Back then, when I started with my Master’s studies in Bioinformatics I wrote computational intense Python scripts. Unfortunately, my code was was horribly slow, running through million of loop iterations. Of course this was a lot due to bad coding style. But even when you follow the basic guidance of “writing better python code” you will reach a dead-end called “single core load”. We all have modern CPUs with several cores but Python is not using them by default. You have to write code which runs in concurrency.

This is actually not as complicated as you might think. I will try to explain here how you can easily achieve concurrency and when it comes in handy.

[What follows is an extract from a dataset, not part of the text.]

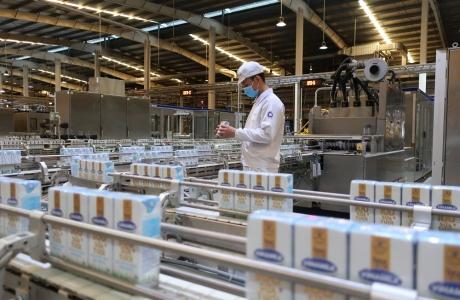 Vinamilk liên tục dẫn đầu ngành sữa nước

First you have to look into the design of your program: If you can split it into the following structure this tutorial is what you’re looking for: Usually you have three main parts you can divide a program into:

  1. An initiating part reading in a file and creating “jobs” to work on
  2. A worker part doing a computational intense calculation
  3. A collector part formatting the results of your program

The main idea is now to split these parts into own processes and have multiple worker processes doing the calculations in concurrency. There is a nice python package called PyCSP which brings CSP to python. Please install it to follow this tutorial:

  • download the latest version of PyCSP from here
  • unpack your download and run the following command within the unpacked folder:
    python setup.py install
    
  • use the python shell to test the installation:
    >>> import pycsp
    >>> print pycsp.version
    (0, 7, 1, 'threads')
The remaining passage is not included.